Obwohl die EU-Kommission im Oktober erneut bestätigt hat, dass der Kosovo alle Bedingungen für eine visumfreie Einreise erfüllt, brauchen die Bürgerinnen und Bürger von Kosovo nach wie vor eins. Journalist Enver Robelli sagt, wie das Land damit umgeht.
SRF News: Kosovo ist das einzige Land in Europa, für das noch eine Visumpflicht zur Einreise in die EU besteht. Wie kommt das im Land an?
Enver Robelli: Man fühlt sich ungerecht behandelt. Der Visumszwang wurde zu Beginn der 90er-Jahre eingeführt, vor fast 30 Jahren, als der Zerfall Jugoslawiens begann. Dann wurden dem Land in einem schikanösen Prozess ständig neue Bedingungen auferlegt. Die Leute sind frustriert, dass einzelne Staaten wie Frankreich die Aufhebung der Visumspflicht blockieren. Mit Ausnahme Russlands und Weissrussland ist Kosovo das einzige Land in Europa, dessen Bürger noch keine Reisefreiheit in den Schengenraum geniessen.

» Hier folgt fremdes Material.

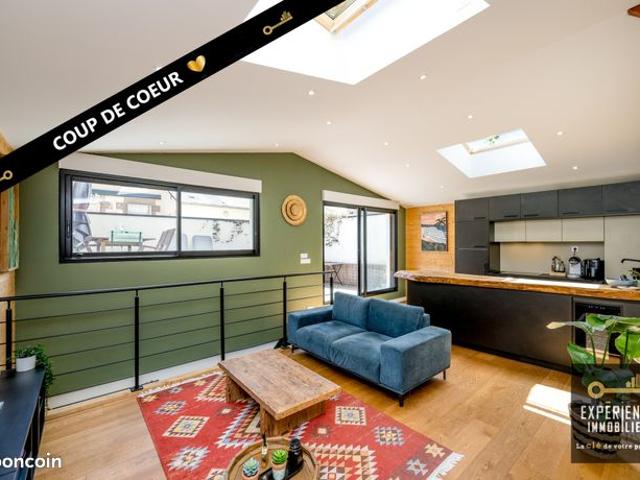 Maison 3 pièces 67 m²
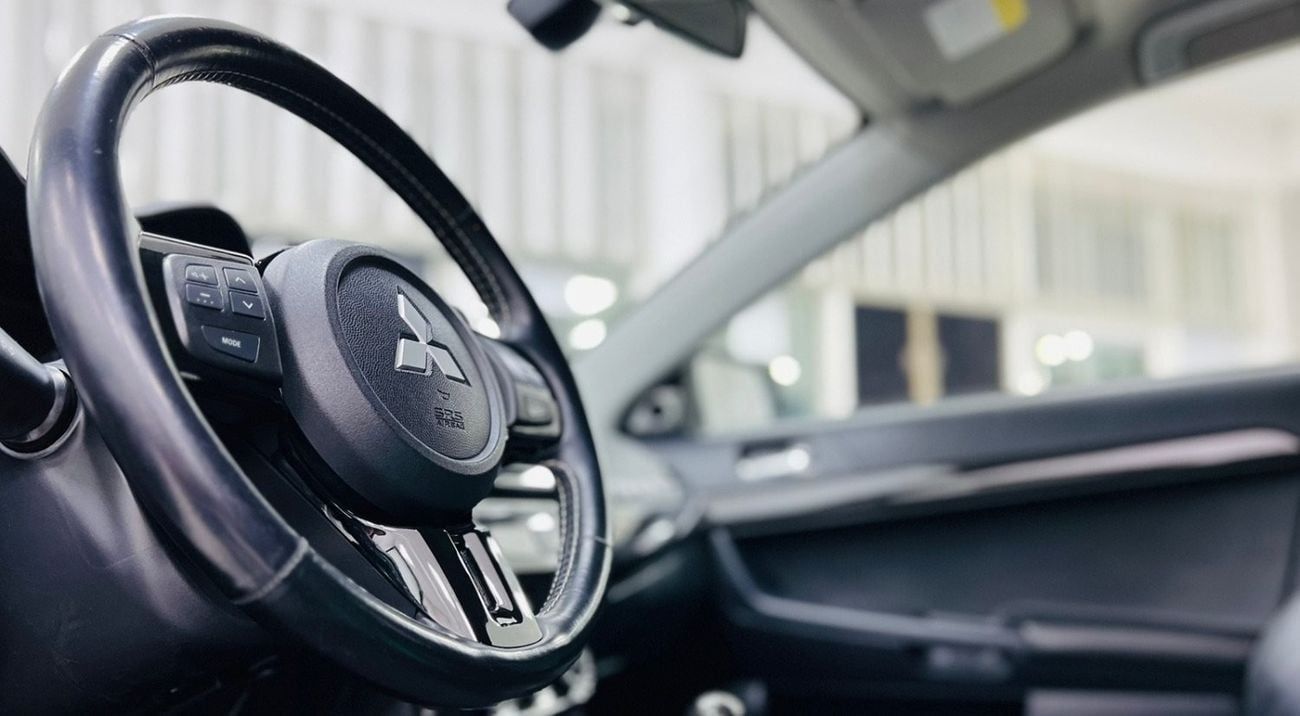 Mitsubishi Evo GCC .. 640 hp .. Perfect Condition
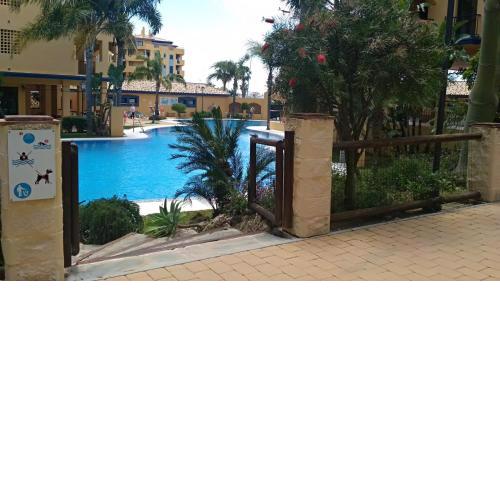Apartamento Estudio Los Naranjos de Nueva Alcántara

Die Leute werden weiterhin vor den Botschaften Schlange stehen, auch vor der Schweizer Botschaft in Pristina, um ein Visum zu beantragen.
Vorerst bleibt die Visumspflicht bestehen. Was bedeutet das für die Kosovarinnen und Kosovaren?
Die Leute werden weiterhin vor den Botschaften Schlange stehen, auch vor der Schweizer Botschaft in Pristina, um ein Visum zu beantragen. Gleichzeitig verliert die EU an Glaubwürdigkeit in der Region. Allein in den vergangenen 20 Jahren haben die Bürger Kosovos 180 Millionen Euro für Visagebühren ausgegeben. Das sind fast 10 Prozent des Jahreshaushalts von Kosovo.
Die Visumfreiheit braucht Einstimmigkeit im Europäischen Rat. Warum ist es Kosovo bis jetzt nicht gelungen, alle Mitglieder auf seine Seite zu ziehen?
Einige Staaten wie Frankreich, die Niederlande oder Dänemark blockieren die Visaliberalisierung rein aus politischen Gründen. Die regierenden Politiker in diesen Staaten haben Angst vor rechten oder rechtsextremistischen Parteien, die das Thema Migration populistisch ausschlachten. Kosovo hat in den letzten Jahren alle Bedingungen erfüllt, und das wird immer wieder auch von der EU-Kommission bestätigt und bescheinigt.
Frankreichs Präsident Emmanuel Macron steht einer EU-Erweiterung und einer besseren Integration der Balkanstaaten Europa sehr skeptisch gegenüber.
Warum sind denn die Beziehungen zwischen Frankreich und Kosovo so angespannt?
Angespannt sind die Beziehungen Frankreichs zu allen Balkanstaaten. Frankreichs Präsident Emmanuel Macron steht einer EU-Erweiterung und einer besseren Integration der Balkanstaaten Europa sehr skeptisch gegenüber. Er fordert zunächst eine Reform der EU-Institutionen, um die EU vielleicht eines Tages aufnahmefähig für andere Staaten zu machen.
Frankreich befürchtet eine neue Migrationswelle, falls diese Visumfreiheit eingeführt wird. Für wie realistisch halten Sie so eine Entwicklung?
Es wird sicher Leute geben, die versuchen werden, mit einem Schengen-Visum dauerhaft in Europa Fuss zu fassen.
Die Ängste, dass es zu einer Fluchtwelle aus Kosovo kommen könnte, sind unbegründet.
Doch Kosovo hat sich wie alle Staaten der Region dazu verpflichtet, Missbrauch zu bekämpfen und eigene Staatsbürger wieder aufzunehmen, wenn sie die Aufenthaltsregeln nicht respektieren. Ich glaube, die Ängste, dass es zu einer Fluchtwelle aus Kosovo kommen könnte, sind unbegründet.
Am Donnerstag war EU-Präsidentin Ursula von der Leyen zu Besuch in der Hauptstadt Pristina und betonte, dass Kosovo die Visumfreiheit erhalten soll. Ist das ein Hoffnungsschimmer?
Das hat Kosovo gerne gehört. Aber viele Menschen haben mittlerweile wirklich die Hoffnung verloren und auch einen Sinn für schwarzen Humor entwickelt. Man fühlt sich ein wenig wie im Theaterstück «Warten auf Godot».
Das Gespräch führte Nicolas Malzacher.